--- PROVIDED RECORDS Enclosed Below ---
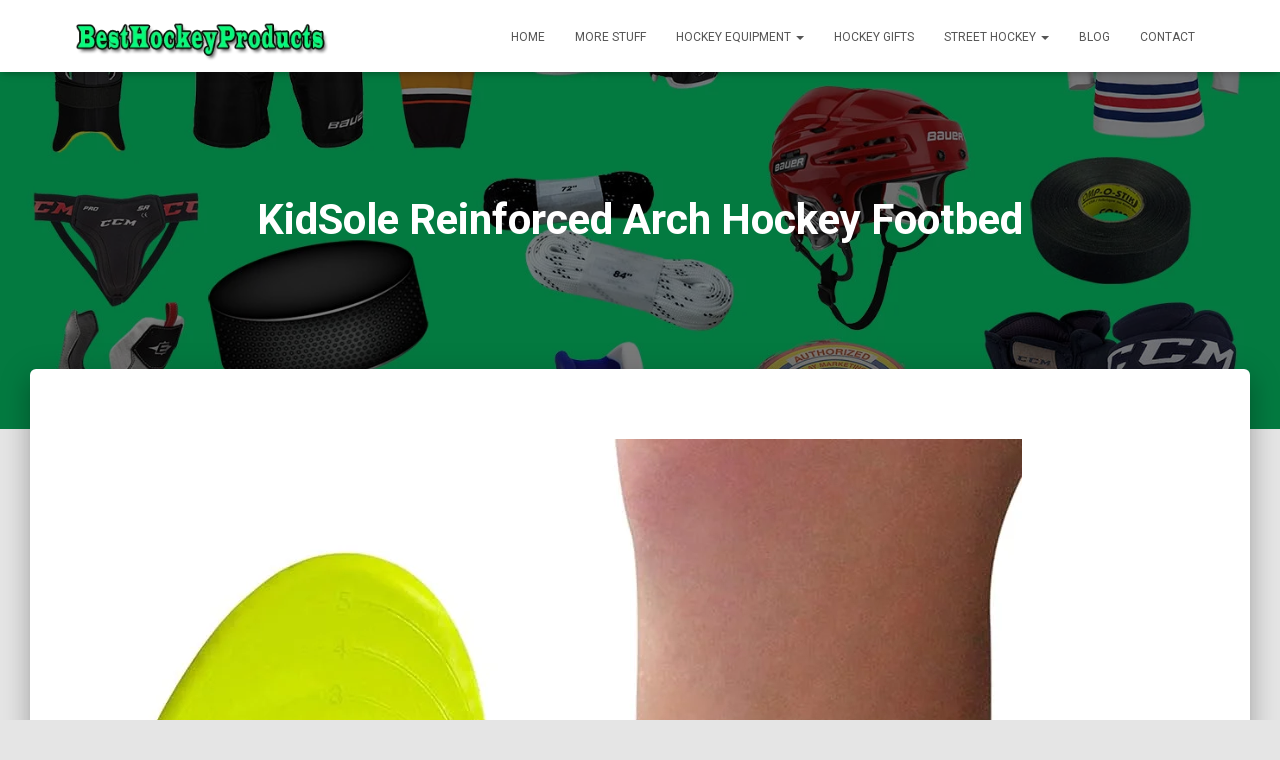

--- FILE ---
content_type: text/html; charset=utf-8
request_url: https://www.google.com/recaptcha/api2/aframe
body_size: 267
content:
<!DOCTYPE HTML><html><head><meta http-equiv="content-type" content="text/html; charset=UTF-8"></head><body><script nonce="cozaqHmWVJVs_WFqJPJxlA">/** Anti-fraud and anti-abuse applications only. See google.com/recaptcha */ try{var clients={'sodar':'https://pagead2.googlesyndication.com/pagead/sodar?'};window.addEventListener("message",function(a){try{if(a.source===window.parent){var b=JSON.parse(a.data);var c=clients[b['id']];if(c){var d=document.createElement('img');d.src=c+b['params']+'&rc='+(localStorage.getItem("rc::a")?sessionStorage.getItem("rc::b"):"");window.document.body.appendChild(d);sessionStorage.setItem("rc::e",parseInt(sessionStorage.getItem("rc::e")||0)+1);localStorage.setItem("rc::h",'1768724394129');}}}catch(b){}});window.parent.postMessage("_grecaptcha_ready", "*");}catch(b){}</script></body></html>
--- End of Enclosed PROVIDED RECORDS ---
§ THE TASK
Whenever a line holds a picture, print that line without the picture. All other data must be output exactly.

§ SOLUTION TO THIS TASK
--- FILE ---
content_type: text/html; charset=utf-8
request_url: https://www.google.com/recaptcha/api2/aframe
body_size: 267
content:
<!DOCTYPE HTML><html><head><meta http-equiv="content-type" content="text/html; charset=UTF-8"></head><body><script nonce="cozaqHmWVJVs_WFqJPJxlA">/** Anti-fraud and anti-abuse applications only. See google.com/recaptcha */ try{var clients={'sodar':'https://pagead2.googlesyndication.com/pagead/sodar?'};window.addEventListener("message",function(a){try{if(a.source===window.parent){var b=JSON.parse(a.data);var c=clients[b['id']];if(c){var d=document.createElement('img');d.src=c+b['params']+'&rc='+(localStorage.getItem("rc::a")?sessionStorage.getItem("rc::b"):"");window.document.body.appendChild(d);sessionStorage.setItem("rc::e",parseInt(sessionStorage.getItem("rc::e")||0)+1);localStorage.setItem("rc::h",'1768724394129');}}}catch(b){}});window.parent.postMessage("_grecaptcha_ready", "*");}catch(b){}</script></body></html>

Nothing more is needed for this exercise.